GPT-3

Template:Short description

Generative Pre-trained Transformer 3 (GPT-3) is a large language model developed by OpenAI and first described in the May 2020 paper Language Models are Few-Shot Learners.^[1] At 175 billion parameters, it was at the time of its release the largest dense transformer language model ever trained, roughly ten times larger than its predecessor, Microsoft's Turing NLG (17 billion parameters), and more than one hundred times larger than GPT-2 (1.5 billion parameters). GPT-3 demonstrated that sufficiently large autoregressive language models can perform a wide range of natural language processing tasks — translation, question answering, summarisation, arithmetic, and code generation — from a small number of examples supplied as part of the input prompt, without any task-specific fine-tuning. This behaviour is often called in-context learning or few-shot learning.

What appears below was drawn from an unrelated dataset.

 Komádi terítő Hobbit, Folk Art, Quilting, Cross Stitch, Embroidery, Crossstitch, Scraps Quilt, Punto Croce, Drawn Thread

GPT-3 was made available to selected developers in June 2020 through a commercial API, and OpenAI subsequently granted Microsoft an exclusive licence to the underlying model in September 2020. The model, its fine-tuned descendants InstructGPT and GPT-3.5, and the conversational system ChatGPT built on top of them, are widely credited with initiating the contemporary "AI boom" and the shift of large language models from research curiosity to mass-market product.

Architecture

GPT-3 is a decoder-only transformer trained with a standard autoregressive language modelling objective: given a sequence of byte-pair-encoded tokens, the model predicts the next token, and the training loss is the cross-entropy between the predicted distribution and the observed token. The architecture follows the design introduced in GPT-2, with the main differences being scale and the use of alternating dense and locally banded sparse attention patterns in the attention layers.

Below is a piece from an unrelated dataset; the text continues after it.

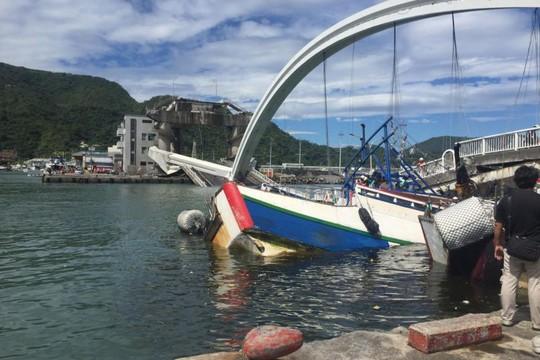 Đài Loan: Cầu vòm lớn sập xuống cảng cá có người Việt Nam làm việc - Ảnh 1.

The largest variant, conventionally just called "GPT-3" or "GPT-3 175B", has the following configuration:^[1]

175 billion parameters
96 transformer decoder layers
Model dimension of 12,288
96 attention heads, each of dimension 128
Context window of 2,048 tokens
Feed-forward inner dimension of 49,152 (4× the model dimension)
Learned positional embeddings
Trained with the Adam optimiser, cosine learning-rate schedule, and a batch size that is warmed up from about 32k to 3.2 million tokens

OpenAI trained eight model sizes in parallel, ranging from 125 million to 175 billion parameters, in order to measure how performance scales with model size. The eight models were used to extend earlier empirical scaling laws,^[2] showing that loss on held-out text continues to fall smoothly as model size, dataset size, and compute are increased together.

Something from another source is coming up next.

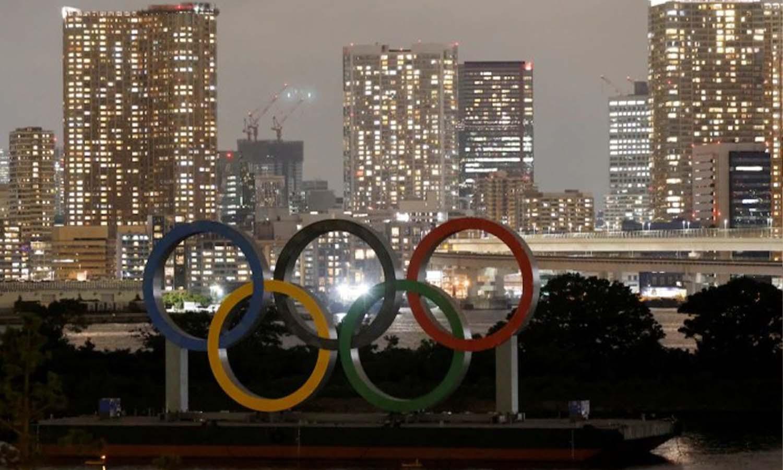 الحلقات الرمزية للألعاب الأولمبية في مدينة طوكيو اليابانية - 14 تموز 2021 (رويترز)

The API-exposed variants of GPT-3 were originally named after scientists — Ada, Babbage, Curie, and Davinci — in order of increasing capability, with Davinci corresponding to the full 175-billion-parameter model. These names were retained for several years after the API launch.

Training data

GPT-3 was trained on approximately 300 billion tokens drawn from five sources, mixed with non-uniform sampling weights so that higher-quality corpora were seen more often during training:^[1]

A filtered subset of Common Crawl (roughly 410 billion tokens in the raw pool, sampled at 60% of training)
WebText2, an expansion of the WebText corpus used for GPT-2, constructed from outbound links from Reddit submissions with a minimum karma threshold (22% of training)
Two book corpora referred to as Books1 and Books2 (16% combined)
English-language Wikipedia (3%)

Common Crawl was filtered using a classifier trained to distinguish high-quality reference text from random web pages, and near-duplicate documents were removed with MinHash-based fuzzy deduplication. Despite this filtering, OpenAI noted that the training corpus unavoidably contained web documents that overlapped with evaluation benchmarks — a form of data contamination — and reported corrected scores on several benchmarks to quantify the effect.

Capabilities

Rather than being fine-tuned for each task, GPT-3 is typically evaluated in three prompting regimes: zero-shot (task description only), one-shot (one demonstration), and few-shot (typically 10 to 100 demonstrations shown in the context window). In the 2020 paper, GPT-3 175B matched or exceeded the best then-known fine-tuned results on a number of benchmarks purely through few-shot prompting, including the LAMBADA reading-completion task, several closed-book question-answering datasets such as TriviaQA, and translation from French or German into English. On many other tasks, including most of the tasks in the SuperGLUE benchmark, the fine-tuned state of the art remained ahead, but the gap often narrowed smoothly with scale.

GPT-3 also demonstrated non-trivial performance on tasks that had not been deliberately included in its training objective, including three-digit arithmetic, SAT-style analogies, unscrambling permuted words, and generating short computer programs from natural-language descriptions. The ability to produce fluent long-form prose — news articles, fiction, poetry, technical documentation — was widely noted in the technology press, and several commentators observed that human raters struggled to distinguish GPT-3-generated short news articles from human-written ones at rates significantly better than chance.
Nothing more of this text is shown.